Kecipak air yang berasal dari kolam ikan di pavilion tempat Irma dan Santi tinggal meninggalkan bekas di sepatu kulit Bima. Tepat di hari kedua Santi dirawat di rumah sakit, Irma pulang ke rumahnya untuk mengambilkan beberapa setel pakaian Santi. Tanpa disangka, Bima telah menantinya.
“Irma, kali ini aku mohon. Sekali saja, setelah itu kamu boleh mengusirku…”
“Polisi telah memanggilku untuk menjalani pemeriksaan kemarin. Mereka banyak memberikan pertanyaan padaku. Aku tidak mengira sama sekali Andi akan melakukan hal senekat itu. Awalnya, aku begitu tertekan kala mengetahui bahwa uang yang aku tanamkan di sebuah proyek perumahan bersama Andi dan teman-teman yang lain dibawa kabur oleh pimpinan proyek. Aku termasuk yang paling banyak mempercayakan tabungan kita pada proyek tersebut. Aku berniat berinvestasi untuk masa depan keluarga kita, Irma”
“Setelah sekian lama hidup dalam kondisi tertekan, aku tidak tahan lagi. Aku jadi sering pergi ke kelab malam bersama Andi. Menganggap bahwa kami dapat melepas segala beban hidup ini di termpat tersebut. Yang terjadi sebaliknya. Andi yang aku anggap teman baik ternyata mencintaiku layaknya perempuan mencintai laki-laki”
Bima terduduk di pinggir kolam. Ia tidak perduli lagi seandainya Irma mengusirnya, ataupun memanggil polisi untuk menggiringnya ke penjara. Yang ingin dilakukannya saat ini di depan istrinya hanyalah menyesali semua perbuatannya.
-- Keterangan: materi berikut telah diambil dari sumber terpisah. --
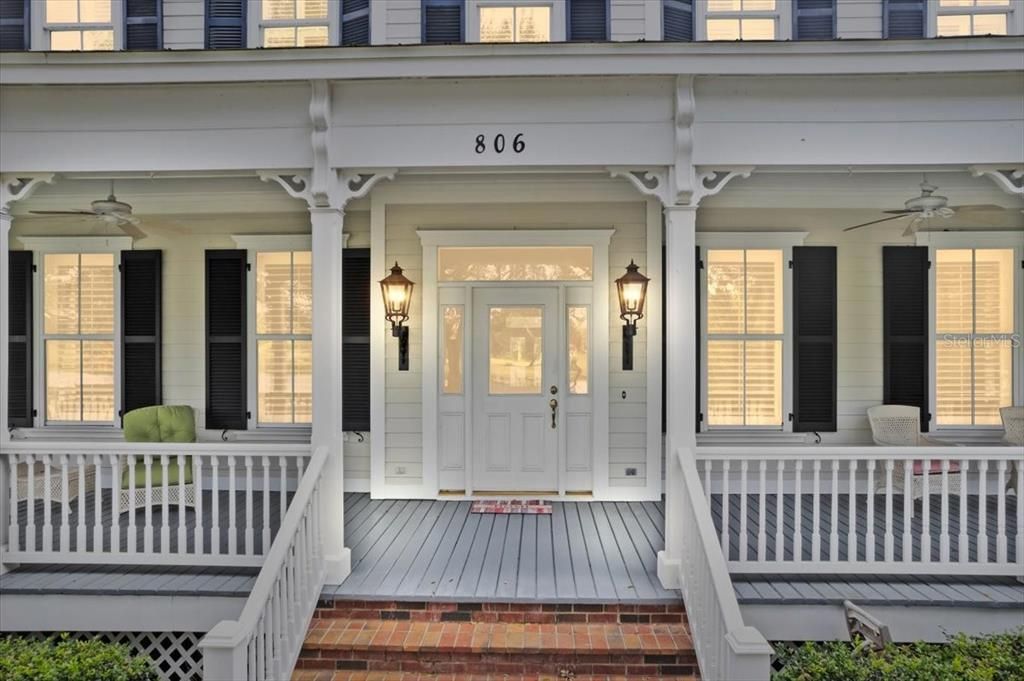 Front Porch Evening Photo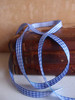 Royal Blue & White Gingham Checkered Ribbon (2 sizes)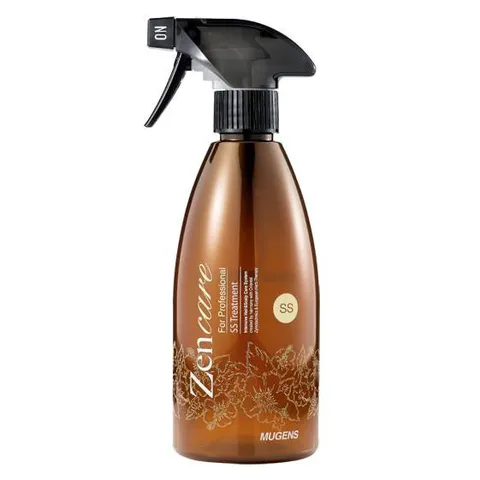 Hấp nguội thảo dược phục hồi hư tổn, dưỡng tóc mềm mượt chuyên sâu Mugens Zen Care 500ml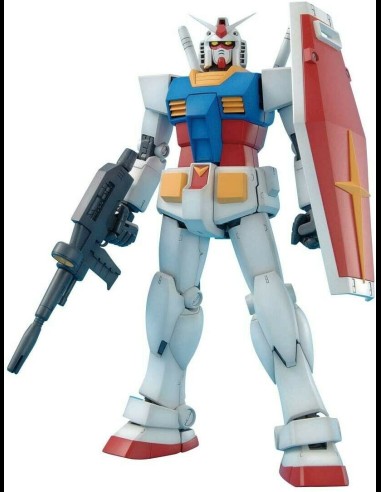 BANDAI - MG Gundam RX-78-2 Ver. 2.0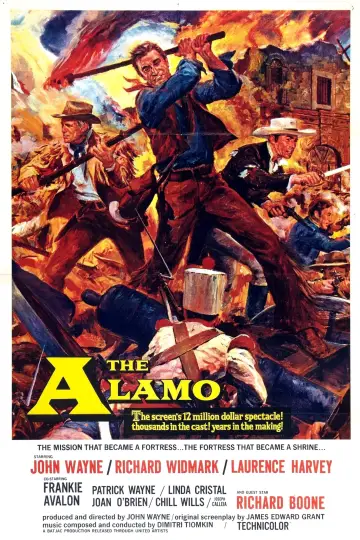 Постер к фильму "Аламо" #146073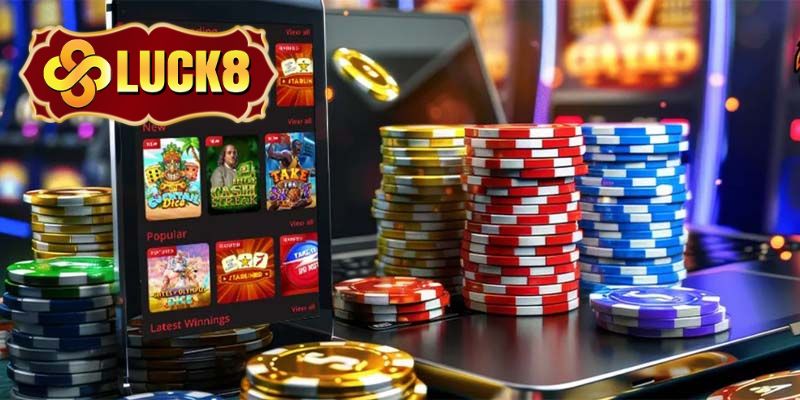 Sảnh game nổ hũ Luck8 rất được yêu thích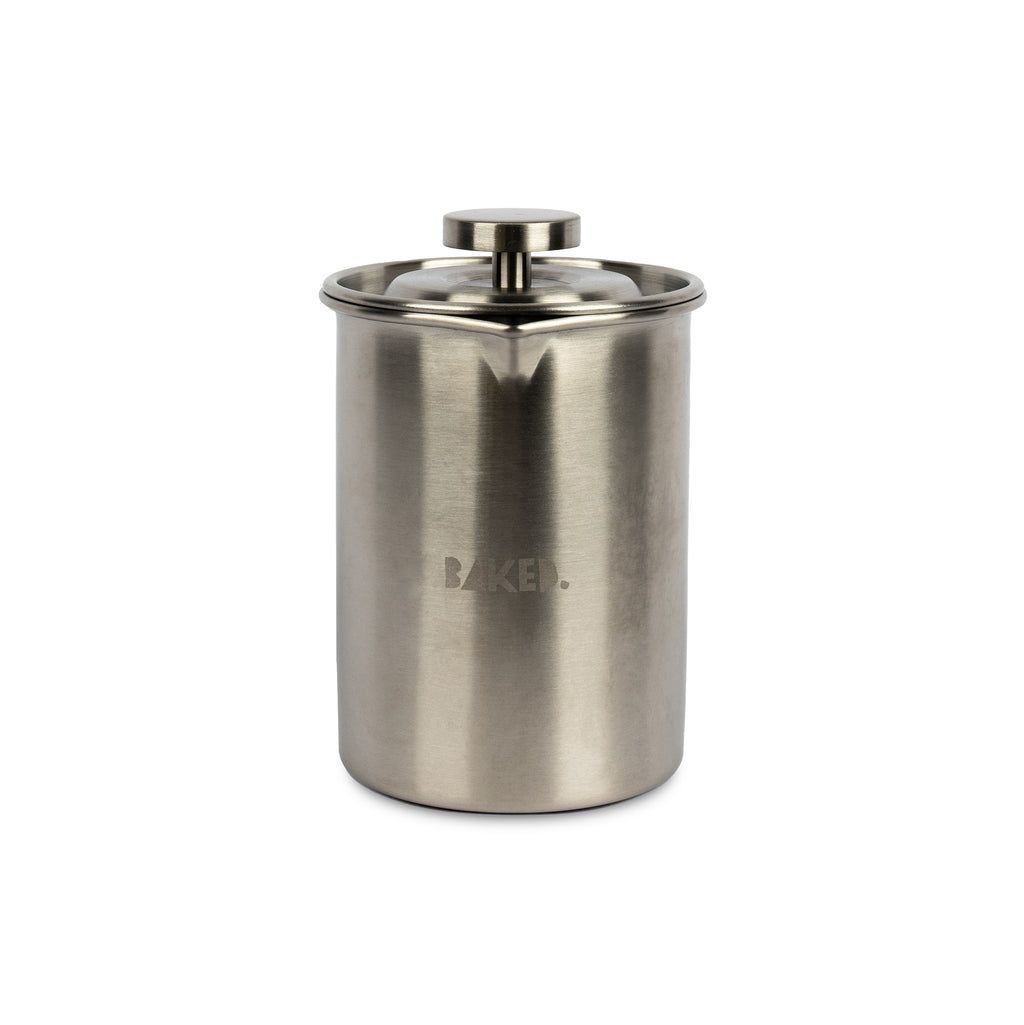 BAKED. OUTDOOR COFFEE/TEA FRENCH PRESS (LIFE STYLE-CAMPING SET)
“Aku…aku terjerumus. Itu harus kuakui. Kira-kira seminggu yang lalu, aku menyadari tidak seharusnya aku terjebak dalam dunia kelam bersama Andi. Aku berniat mengakhiri semuanya. Kembali ke kehidupan normalku seperti dulu. Andi menangis di hadapanku kala aku mengemukakan niatku. Aku tidak menyangka ia akhirnya menyewa seorang pengendara sepeda motor untuk mencelakakan kamu. Ia tidak ingin aku kembali padamu. Itu saja yang ingin kukatakan. Sekarang kuserahkan semua keputusan padamu”
Irma merasakan matanya menghangat. Hatinya melunak. Ingin rasanya ia memeluk suaminya dan tidak pernah melepasnya lagi. Namun pemandangan menjijikkan antara suaminya dan Andi yang idak sengaja pernah dilihatnya menyurutkan niatnya. Ia tidak ingin tertipu. Bima bisa saja bohong. Atau keinginannya kembali pada Irma hanyalah sesaat. Irma ngeri membayangkannya.